Issu d’une famille non croyante, Nicolas entend parler de Dieu à l’école. "Un de mes camarades allait au catéchisme, j’ai demandé à ma mère si je pouvais aller avec lui." Nicolas est baptisé à 10 ans et fait sa première communion, à Ste-Thérèse du Blanc-Mesnil (Seine-Saint-Denis). Mais il s’arrête là : "L’enseignement me paraissait utopique."
C’est au cours de ses études d’histoire à la Sorbonne que la question de Dieu va se poser à nouveau. Un mardi de la Semaine Sainte 1998, une étudiante catholique lui propose d’aller visiter Notre-Dame " pour les études ". Sur les présentoirs de la cathédrale, l’oeil de Nicolas s’arrête sur les horaires de la Semaine Sainte. Curieux, il décide d’aller à la messe chrismale.
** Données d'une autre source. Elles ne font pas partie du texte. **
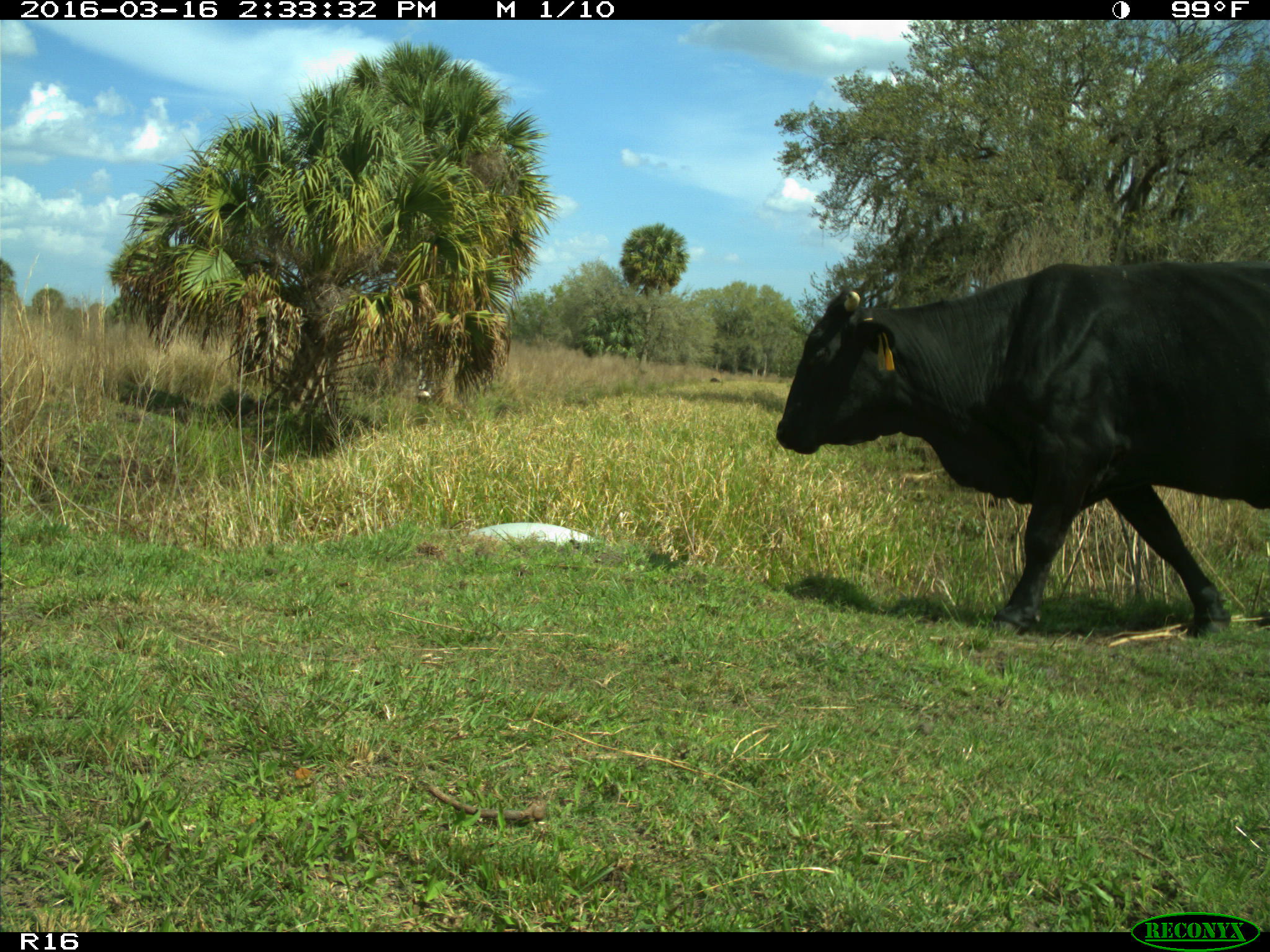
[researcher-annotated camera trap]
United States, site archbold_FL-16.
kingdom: Animalia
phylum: Chordata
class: Mammalia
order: Artiodactyla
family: Bovidae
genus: Bos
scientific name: Bos taurus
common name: domestic cow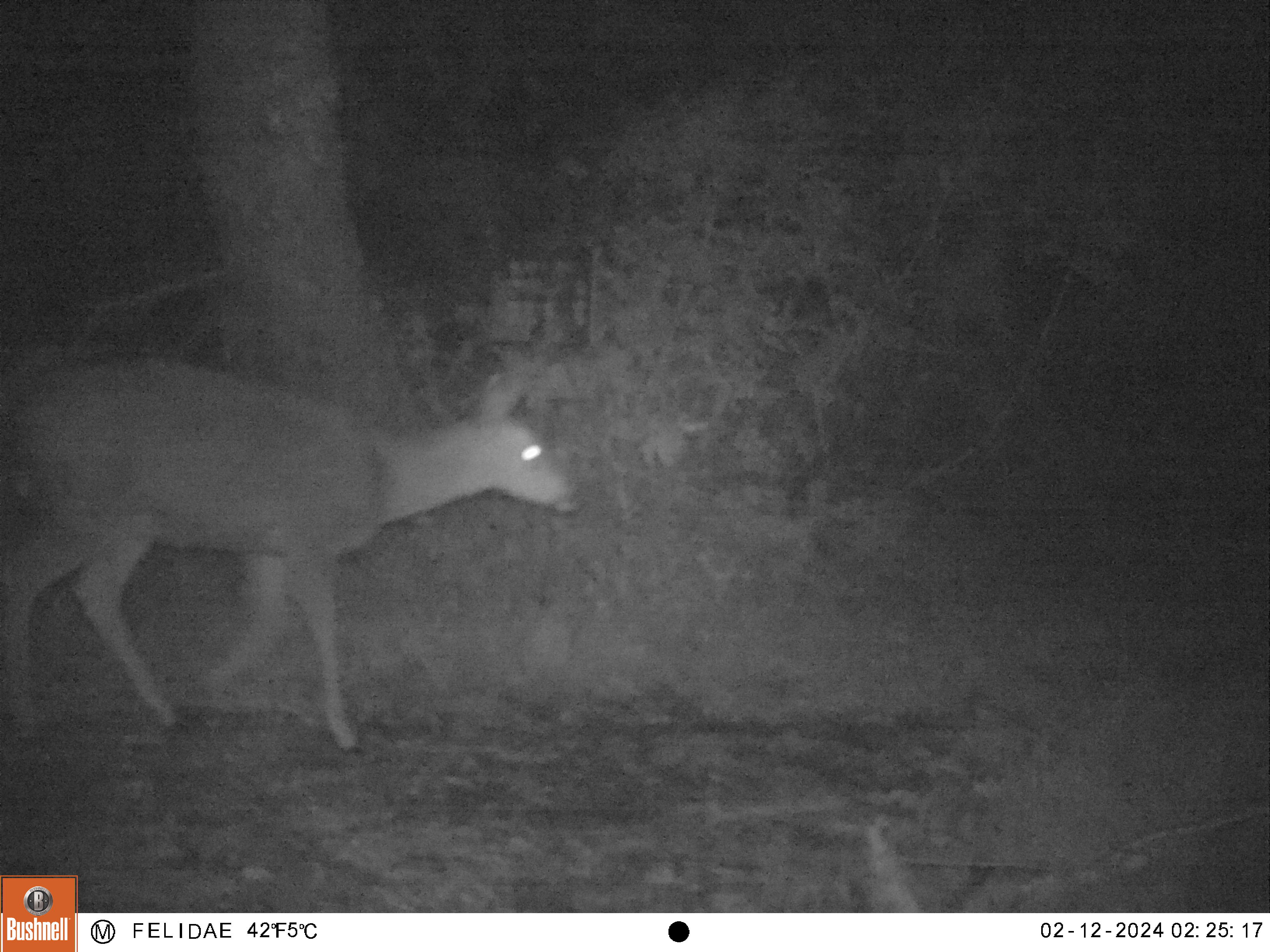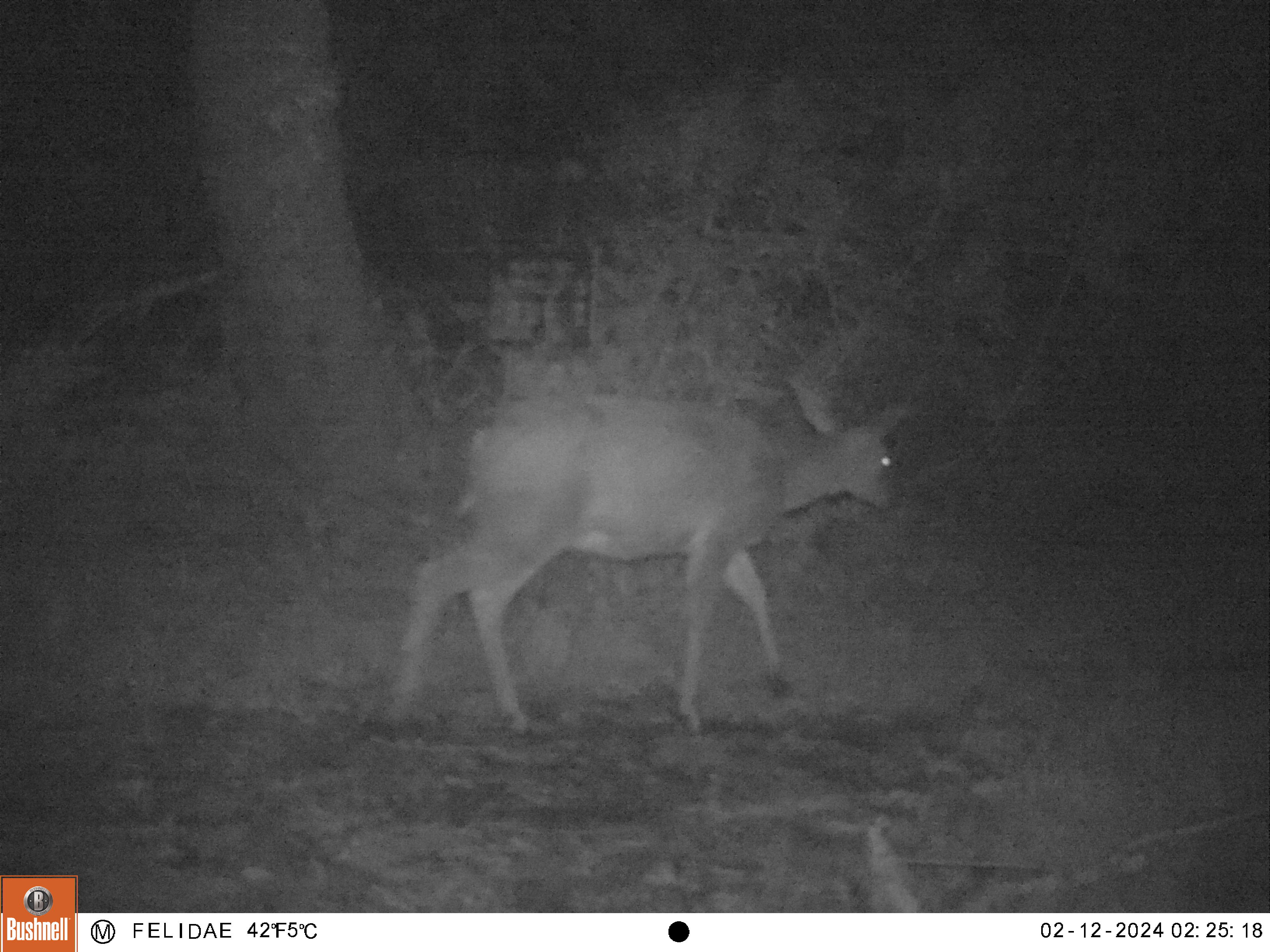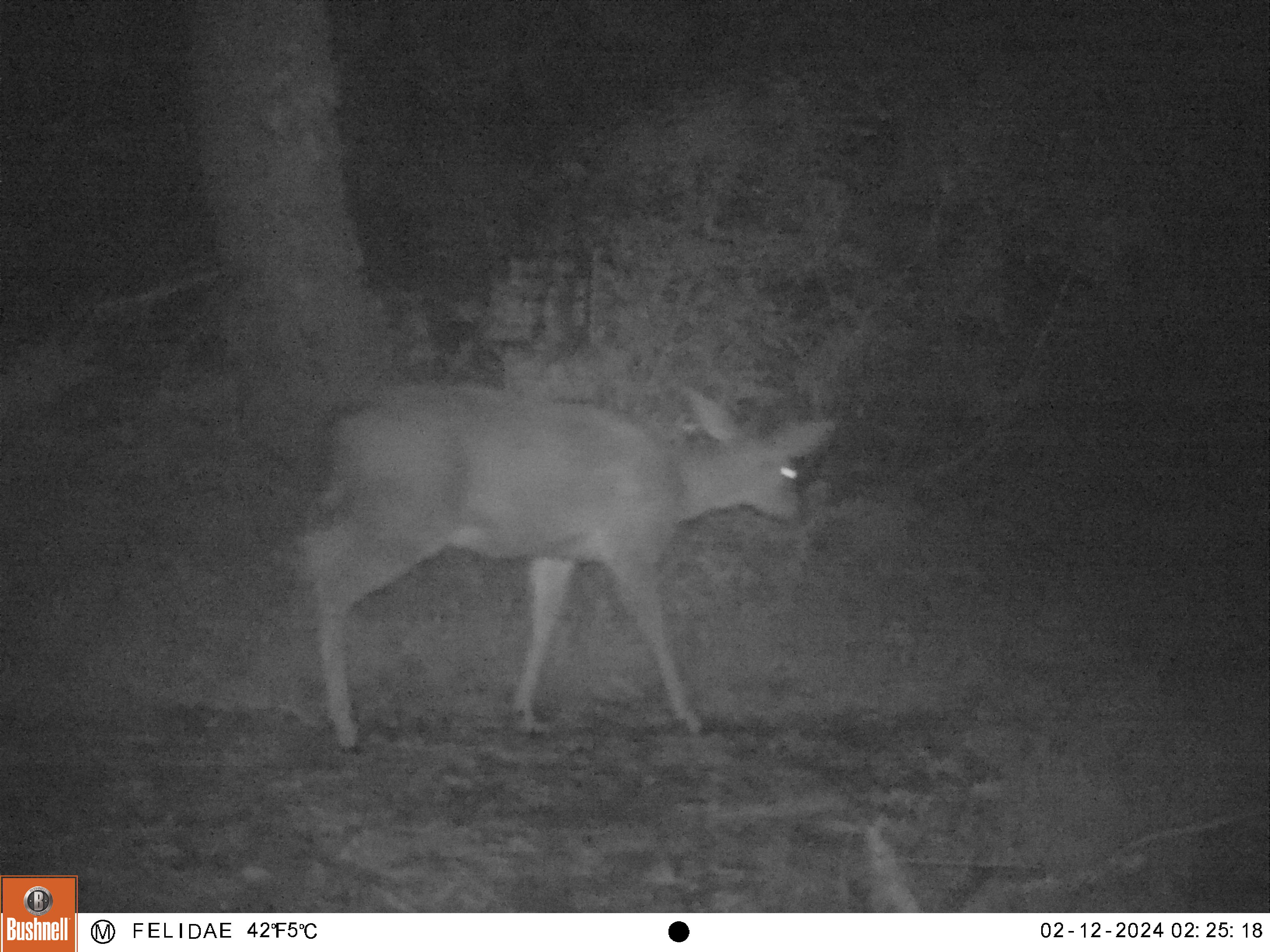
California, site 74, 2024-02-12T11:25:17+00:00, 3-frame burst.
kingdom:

Là, surprise : "La cathédrale était comble, avec des gens de tous âges, capables de dire des choses qui n’étaient pas sur les feuilles de messe. Il y avait aussi beaucoup de jeunes prêtres." Très marqué par cette célébration "belle, vivante", Nicolas revient le Jeudi saint. A nouveau, il est bouleversé. Et se pose des questions : "Pourquoi ces gens vont-ils à la messe, pourquoi certains donnent-ils leur vie à Dieu ?" Les études d’histoire ne lui donnent pas de réponse. Il veut comprendre.
Quelques semaines plus tard, au cours d’une visite à Montmartre, il repère à la librairie de la basilique une soeur bénédictine. C’est elle qui recevra toutes ses questions. Dès la première rencontre, elle lui parle "de service de l’autel, de confirmation, de confession, de direction spirituelle..." Nicolas est décontenancé, mais repart avec quatre ouvrages : un missel, le Catéchisme de l’Eglise catholique, le Concile Vatican II et un livre sur les prêtres.
Pendant l’été 1998, il va à la messe, à Montmartre, où les soeurs continuent de répondre à ses questions. Il lit par ailleurs le livre sur les prêtres, et c’est à l’issue de cette lecture que la question du sacerdoce se pose pour la première fois. Mais il rejette l’idée : "J’étais encore incapable de suivre la messe !" L’année suivante, il reçoit le sacrement de la confirmation et s’engage dans le service de l’autel. La question du sacerdoce revient, posée cette fois par un prêtre. Nicolas n’est pas prêt. Mais il décide, l’année d’après, de mettre ses études au service de sa foi – il étudiera notamment l’hébreu biblique. En septembre 1999, il s’installe dans un foyer d’étudiants chrétiens à Montmartre et... prend contact avec le Service des vocations. Il entre à la Maison Saint-Augustin en septembre 2002.
Le temps passé au séminaire est bénéfique, "cela a permis à mes parents de découvrir l’Eglise". Nicolas découvre quant à lui que l’appel au sacerdoce vient bien du Christ, vivant dans son Eglise. "Je craignais que ce soit moi qui m’appelle. Pendant sept ans, nous vérifions que c’est bien le Seigneur qui nous appelle. Nous comprenons aussi qu’Il nous donne la grâce nécessaire pour affronter les situations difficiles."
De Bénédicte Hériard, avec l'aimable autorisation de Paris Notre Dame - Pour vous abonner à Paris Notre Dame
REPÈRES
Naissance : le 31 décembre 1978 au Blanc-Mesnil (Seine-Saint-Denis).
Ordination diaconale : le 7 septembre 2008 à St-Léon (15ème).
Phrase d'ordination : "Et le Verbe s'est fait chair et il a habité parmi nous." (Jn 1, 14). "Je vous ai montré l'exemple afin que vous aussi fassiez de même" (Jn 13, 15).
1ère messe : dimanche 28 juin 2009 à 11h à Ste-Clotilde (7ème).